*Source document:*
■ ■ ■

Teggie: Lake Bala, Snowdonia
Llyn Tegid, or Bala Lake, is a grey blade of water cupped in the foothills of the Snowdonia National Park. Its murky depths are said to be home to Teggie, Wales’s answer to the Loch Ness monster, lurking 144ft down. Certainly there is something unique living here: the gwyniad, a prehistoric plankton feeder that looks like a herring but whose flesh apparently smells like cucumber.
Stay: Family-owned Lake VyrnwyHotel on the neighbouring lake has a spa and fishing rights, doubles from £144 B&B. Restrictions, including a travel ban, remain in place throughout Wales until 9 November, when new rules will be introduced. lakevyrnwy.com.
Cottingley Fairies: Cottingley, West Yorkshire
A suburban village near Bradford sounds an unlikely place for fairy gatherings, but when two young cousins produced photographs taken at a woodland stream at the beginning of the 20th century, even Sir Arthur Conan Doyle pronounced them credible. It wasn’t until the 1980s that Elsie and Frances admitted the hoax. Today, the adjacent Dales is a Dark Sky Discovery Park, which should make any dancing faeries visible.
Stay: Bradford and its surrounds are in tier two, with social mixing permitted only within single households, but the area will be moving to tier three restrictions from midnight on Sunday. truewellcottages.com
Black Beasts: Bodmin Moor, Cornwall, and Dartmoor, Devon
Stories of the Black Dog, a hell-hound that stalks the countryside as a portent of imminent death, are as old as the hills. Recent manifestations have been the Beast of Bodmin plus a variety of big cat sightings on Dartmoor, where there’s plenty of tradition, as in the Sherlock Holmes story The Hound of the Baskervilles. In Dartmoor’s Wistman’s Wood, the gnarly, stunted remnant of a 7,000-year-old forest, it is easy to start imagining things.
Stay: Dartmoor’s Moorland House hotel, by Hay Tor, is where Agatha Christie wrote much of her first mystery. Doubles from £140 B&B. West Devon is under tier one restrictions where the “Rule of Six” and 10pm curfew apply. moorlandhoteldartmoor.co.uk.

■ ■ ■

*Provided records:*
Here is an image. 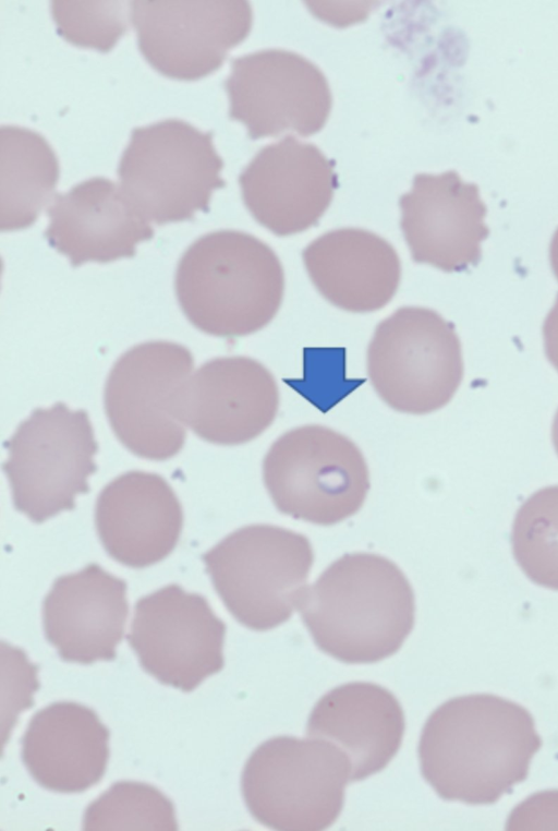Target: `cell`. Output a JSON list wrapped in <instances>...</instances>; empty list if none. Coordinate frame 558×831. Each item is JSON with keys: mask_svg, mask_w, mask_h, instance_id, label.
Listing matches in <instances>:
<instances>
[{"mask_svg": "<svg viewBox=\"0 0 558 831\" xmlns=\"http://www.w3.org/2000/svg\"><path fill=\"white\" fill-rule=\"evenodd\" d=\"M109 730L81 703L53 702L36 712L22 737V760L44 788L81 793L104 776Z\"/></svg>", "mask_w": 558, "mask_h": 831, "instance_id": "44dd1931", "label": "cell"}, {"mask_svg": "<svg viewBox=\"0 0 558 831\" xmlns=\"http://www.w3.org/2000/svg\"><path fill=\"white\" fill-rule=\"evenodd\" d=\"M5 446L3 471L14 507L32 521L73 509L76 495L89 491L98 445L85 410L73 411L63 402L35 409Z\"/></svg>", "mask_w": 558, "mask_h": 831, "instance_id": "30bf717a", "label": "cell"}, {"mask_svg": "<svg viewBox=\"0 0 558 831\" xmlns=\"http://www.w3.org/2000/svg\"><path fill=\"white\" fill-rule=\"evenodd\" d=\"M549 258H550L553 273L558 280V228L551 238V242L549 246Z\"/></svg>", "mask_w": 558, "mask_h": 831, "instance_id": "f1b7e54d", "label": "cell"}, {"mask_svg": "<svg viewBox=\"0 0 558 831\" xmlns=\"http://www.w3.org/2000/svg\"><path fill=\"white\" fill-rule=\"evenodd\" d=\"M265 486L277 509L320 526L354 515L369 490L360 448L323 425H304L278 437L263 461Z\"/></svg>", "mask_w": 558, "mask_h": 831, "instance_id": "52a82bcc", "label": "cell"}, {"mask_svg": "<svg viewBox=\"0 0 558 831\" xmlns=\"http://www.w3.org/2000/svg\"><path fill=\"white\" fill-rule=\"evenodd\" d=\"M279 390L275 377L248 357L205 362L190 376L181 397V420L201 438L239 445L262 434L275 420Z\"/></svg>", "mask_w": 558, "mask_h": 831, "instance_id": "2e32d148", "label": "cell"}, {"mask_svg": "<svg viewBox=\"0 0 558 831\" xmlns=\"http://www.w3.org/2000/svg\"><path fill=\"white\" fill-rule=\"evenodd\" d=\"M404 728L403 710L392 692L377 684L352 682L316 702L306 735L341 750L355 782L386 768L401 746Z\"/></svg>", "mask_w": 558, "mask_h": 831, "instance_id": "ffe728a7", "label": "cell"}, {"mask_svg": "<svg viewBox=\"0 0 558 831\" xmlns=\"http://www.w3.org/2000/svg\"><path fill=\"white\" fill-rule=\"evenodd\" d=\"M95 522L106 552L117 562L143 568L166 558L175 547L183 511L174 491L159 474L129 471L108 483L95 508Z\"/></svg>", "mask_w": 558, "mask_h": 831, "instance_id": "ac0fdd59", "label": "cell"}, {"mask_svg": "<svg viewBox=\"0 0 558 831\" xmlns=\"http://www.w3.org/2000/svg\"><path fill=\"white\" fill-rule=\"evenodd\" d=\"M513 556L534 583L558 590V485L532 494L511 531Z\"/></svg>", "mask_w": 558, "mask_h": 831, "instance_id": "cb8c5ba5", "label": "cell"}, {"mask_svg": "<svg viewBox=\"0 0 558 831\" xmlns=\"http://www.w3.org/2000/svg\"><path fill=\"white\" fill-rule=\"evenodd\" d=\"M202 559L232 616L252 630L266 631L299 607L314 553L304 534L257 523L231 532Z\"/></svg>", "mask_w": 558, "mask_h": 831, "instance_id": "277c9868", "label": "cell"}, {"mask_svg": "<svg viewBox=\"0 0 558 831\" xmlns=\"http://www.w3.org/2000/svg\"><path fill=\"white\" fill-rule=\"evenodd\" d=\"M400 227L416 263L444 272H462L482 257L481 243L489 234L486 205L478 186L449 170L418 173L410 192L399 200Z\"/></svg>", "mask_w": 558, "mask_h": 831, "instance_id": "9a60e30c", "label": "cell"}, {"mask_svg": "<svg viewBox=\"0 0 558 831\" xmlns=\"http://www.w3.org/2000/svg\"><path fill=\"white\" fill-rule=\"evenodd\" d=\"M315 645L349 664L395 654L412 631L413 589L390 559L365 552L331 563L307 587L298 607Z\"/></svg>", "mask_w": 558, "mask_h": 831, "instance_id": "7a4b0ae2", "label": "cell"}, {"mask_svg": "<svg viewBox=\"0 0 558 831\" xmlns=\"http://www.w3.org/2000/svg\"><path fill=\"white\" fill-rule=\"evenodd\" d=\"M126 1H51L57 32L66 41L110 51L128 29Z\"/></svg>", "mask_w": 558, "mask_h": 831, "instance_id": "484cf974", "label": "cell"}, {"mask_svg": "<svg viewBox=\"0 0 558 831\" xmlns=\"http://www.w3.org/2000/svg\"><path fill=\"white\" fill-rule=\"evenodd\" d=\"M282 265L256 237L219 230L198 238L182 255L175 293L186 318L217 337H241L265 327L283 298Z\"/></svg>", "mask_w": 558, "mask_h": 831, "instance_id": "3957f363", "label": "cell"}, {"mask_svg": "<svg viewBox=\"0 0 558 831\" xmlns=\"http://www.w3.org/2000/svg\"><path fill=\"white\" fill-rule=\"evenodd\" d=\"M47 214L45 237L73 266L133 257L136 244L154 237L149 221L121 186L106 178H92L56 194Z\"/></svg>", "mask_w": 558, "mask_h": 831, "instance_id": "d6986e66", "label": "cell"}, {"mask_svg": "<svg viewBox=\"0 0 558 831\" xmlns=\"http://www.w3.org/2000/svg\"><path fill=\"white\" fill-rule=\"evenodd\" d=\"M225 634L205 597L172 583L137 600L126 640L145 672L189 692L222 670Z\"/></svg>", "mask_w": 558, "mask_h": 831, "instance_id": "7c38bea8", "label": "cell"}, {"mask_svg": "<svg viewBox=\"0 0 558 831\" xmlns=\"http://www.w3.org/2000/svg\"><path fill=\"white\" fill-rule=\"evenodd\" d=\"M128 615L126 582L95 563L58 577L43 604L46 639L81 664L116 659Z\"/></svg>", "mask_w": 558, "mask_h": 831, "instance_id": "e0dca14e", "label": "cell"}, {"mask_svg": "<svg viewBox=\"0 0 558 831\" xmlns=\"http://www.w3.org/2000/svg\"><path fill=\"white\" fill-rule=\"evenodd\" d=\"M1 231L32 226L56 196L59 162L48 142L29 129H0Z\"/></svg>", "mask_w": 558, "mask_h": 831, "instance_id": "603a6c76", "label": "cell"}, {"mask_svg": "<svg viewBox=\"0 0 558 831\" xmlns=\"http://www.w3.org/2000/svg\"><path fill=\"white\" fill-rule=\"evenodd\" d=\"M367 372L378 396L397 411L425 414L442 408L463 378L454 326L427 308L398 309L374 332Z\"/></svg>", "mask_w": 558, "mask_h": 831, "instance_id": "ba28073f", "label": "cell"}, {"mask_svg": "<svg viewBox=\"0 0 558 831\" xmlns=\"http://www.w3.org/2000/svg\"><path fill=\"white\" fill-rule=\"evenodd\" d=\"M349 782L350 762L331 743L277 736L248 757L241 791L250 814L263 826L320 831L339 817Z\"/></svg>", "mask_w": 558, "mask_h": 831, "instance_id": "5b68a950", "label": "cell"}, {"mask_svg": "<svg viewBox=\"0 0 558 831\" xmlns=\"http://www.w3.org/2000/svg\"><path fill=\"white\" fill-rule=\"evenodd\" d=\"M335 162L287 135L263 147L239 177L243 202L262 226L284 237L315 226L337 188Z\"/></svg>", "mask_w": 558, "mask_h": 831, "instance_id": "5bb4252c", "label": "cell"}, {"mask_svg": "<svg viewBox=\"0 0 558 831\" xmlns=\"http://www.w3.org/2000/svg\"><path fill=\"white\" fill-rule=\"evenodd\" d=\"M225 87L229 117L243 123L252 140L288 131L310 136L324 128L331 110L324 73L288 50L266 49L233 59Z\"/></svg>", "mask_w": 558, "mask_h": 831, "instance_id": "4fadbf2b", "label": "cell"}, {"mask_svg": "<svg viewBox=\"0 0 558 831\" xmlns=\"http://www.w3.org/2000/svg\"><path fill=\"white\" fill-rule=\"evenodd\" d=\"M507 830H558V790L533 794L510 814Z\"/></svg>", "mask_w": 558, "mask_h": 831, "instance_id": "4316f807", "label": "cell"}, {"mask_svg": "<svg viewBox=\"0 0 558 831\" xmlns=\"http://www.w3.org/2000/svg\"><path fill=\"white\" fill-rule=\"evenodd\" d=\"M316 289L331 304L355 313L384 308L395 296L401 264L393 246L360 228L326 232L303 251Z\"/></svg>", "mask_w": 558, "mask_h": 831, "instance_id": "7402d4cb", "label": "cell"}, {"mask_svg": "<svg viewBox=\"0 0 558 831\" xmlns=\"http://www.w3.org/2000/svg\"><path fill=\"white\" fill-rule=\"evenodd\" d=\"M543 337L546 357L558 371V294L554 306L545 318Z\"/></svg>", "mask_w": 558, "mask_h": 831, "instance_id": "83f0119b", "label": "cell"}, {"mask_svg": "<svg viewBox=\"0 0 558 831\" xmlns=\"http://www.w3.org/2000/svg\"><path fill=\"white\" fill-rule=\"evenodd\" d=\"M551 438H553V443H554V447L556 449V453L558 454V410L556 412V416H555L554 422H553Z\"/></svg>", "mask_w": 558, "mask_h": 831, "instance_id": "f546056e", "label": "cell"}, {"mask_svg": "<svg viewBox=\"0 0 558 831\" xmlns=\"http://www.w3.org/2000/svg\"><path fill=\"white\" fill-rule=\"evenodd\" d=\"M541 746L525 708L475 694L439 706L422 730L417 751L422 775L439 797L488 805L527 778Z\"/></svg>", "mask_w": 558, "mask_h": 831, "instance_id": "6da1fadb", "label": "cell"}, {"mask_svg": "<svg viewBox=\"0 0 558 831\" xmlns=\"http://www.w3.org/2000/svg\"><path fill=\"white\" fill-rule=\"evenodd\" d=\"M222 168L211 132L167 119L132 131L118 176L134 208L163 225L208 212L213 192L226 185Z\"/></svg>", "mask_w": 558, "mask_h": 831, "instance_id": "8992f818", "label": "cell"}, {"mask_svg": "<svg viewBox=\"0 0 558 831\" xmlns=\"http://www.w3.org/2000/svg\"><path fill=\"white\" fill-rule=\"evenodd\" d=\"M130 19L146 61L160 74L196 81L218 70L252 27L243 0L132 1Z\"/></svg>", "mask_w": 558, "mask_h": 831, "instance_id": "8fae6325", "label": "cell"}, {"mask_svg": "<svg viewBox=\"0 0 558 831\" xmlns=\"http://www.w3.org/2000/svg\"><path fill=\"white\" fill-rule=\"evenodd\" d=\"M194 366L191 351L172 341L129 349L112 366L104 402L118 439L134 455L166 460L184 445L181 397Z\"/></svg>", "mask_w": 558, "mask_h": 831, "instance_id": "9c48e42d", "label": "cell"}, {"mask_svg": "<svg viewBox=\"0 0 558 831\" xmlns=\"http://www.w3.org/2000/svg\"><path fill=\"white\" fill-rule=\"evenodd\" d=\"M86 831H174V806L157 787L134 781L112 784L83 817Z\"/></svg>", "mask_w": 558, "mask_h": 831, "instance_id": "d4e9b609", "label": "cell"}]
</instances>
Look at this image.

■ ■ ■

*Work to complete:*
[A] In the travel article on British legends, what does the gwyniad's flesh apparently smell like?
[B] Reproduce the passage of the travel article on British legends from "Stay: Dartmoor’s Moorland" up to and including "curfew apply. moorlandhoteldartmoor.co.uk.".
[C] Take the travel article on British legends further, starting right after its final sentence.
The rows are separate material and are not part of the travel article on British legends.

*Task-by-task results:*
[A] Cucumber.

[B]
Stay: Dartmoor’s Moorland House hotel, by Hay Tor, is where Agatha Christie wrote much of her first mystery. Doubles from £140 B&B. West Devon is under tier one restrictions where the “Rule of Six” and 10pm curfew apply. moorlandhoteldartmoor.co.uk.

[C]
Hairy Boggarts: Yorkshire Dales
Hurtle Pot and its neighbour Jingle Pot are home to notorious “boggarts”. You will find both potholes in Chapel le Dale, just down the road from the photogenic Ribblehead Viaduct. By contrast, the pots are rather dismal, inter-connected water-filled holes in the ground. At times of flood they make a churning, throbbing sound which is supposedly the call of these malevolent bogeymen who hide in tunnels, marshes and other smelly places.
Stay: Ingleton, sandwiched between the Dales and the Forest of Bowland, is full of Victorian guest houses. The Pines has doubles from £60 B&B. Craven is under tier one restrictions. pinesingleton.com.
Black Annis : Leicester
Back in the 17th century, the blue-faced ogress Annis, or Agnes, is supposed to have clawed a cave out of the rock in the low-lying Dane Hills using her sharp fingernails. She is said to have preyed on unsuspecting children, fashioning clothes out of their skins. Those hills are now mostly Leicester suburbs, so head further out towards Ashby de la Zouch and suddenly you are among rolling woodlands and the Cistercian abbey of Mount Saint Bernard, whose evening vespers will sooth tormented souls.
Stay: Ashby de la Zouch, a market town with romantic castle ruins, is home to the Champneys Springs spa resort. Doubles from £315, including treatments and meals. North West Leicestershire is under tier one restrictions. champneys.com.
Dracula: Whitby, North Yorkshire
Yorkshire’s classic resort is a place of world-class fish and chips, split in half by the port on the River Esk. High on the south bank, above a bunch of tavern-lined medieval streets, stands the gaunt ruin of Whitby Abbey, Bram Stoker’s inspiration for Dracula, and where his character first came ashore in the UK, thirsting for blood. If you want a challenge, then wander after dark among the gravestones surrounding the adjacent St Mary’s Church.
Druids and believers in ancient traditions have long been attracted to Cornwall, with its stone circles and mischievous piskies. The latter are supposedly fond of dancing, after dark, and many a Cornish household has some kind of pisky charm. These creatures feature along the north coast in Boscastle’s Museum of Witchcraft, and in the collection of eccentric shops in Tintagel, which has long associations with King Arthur.
Mermaid: Peak District, Derbyshire
Normally associated with the sea, a mermaid is said to haunt a remote, still, clear pool up in the bleak uplands in the shadow of Kinder Scout. Legend has it that the water is salty thanks to a tunnel to the Atlantic, and that anyone who has the good fortune to see her while she is bathing will become immortal (although you do have to be here at sunrise on Easter Sunday).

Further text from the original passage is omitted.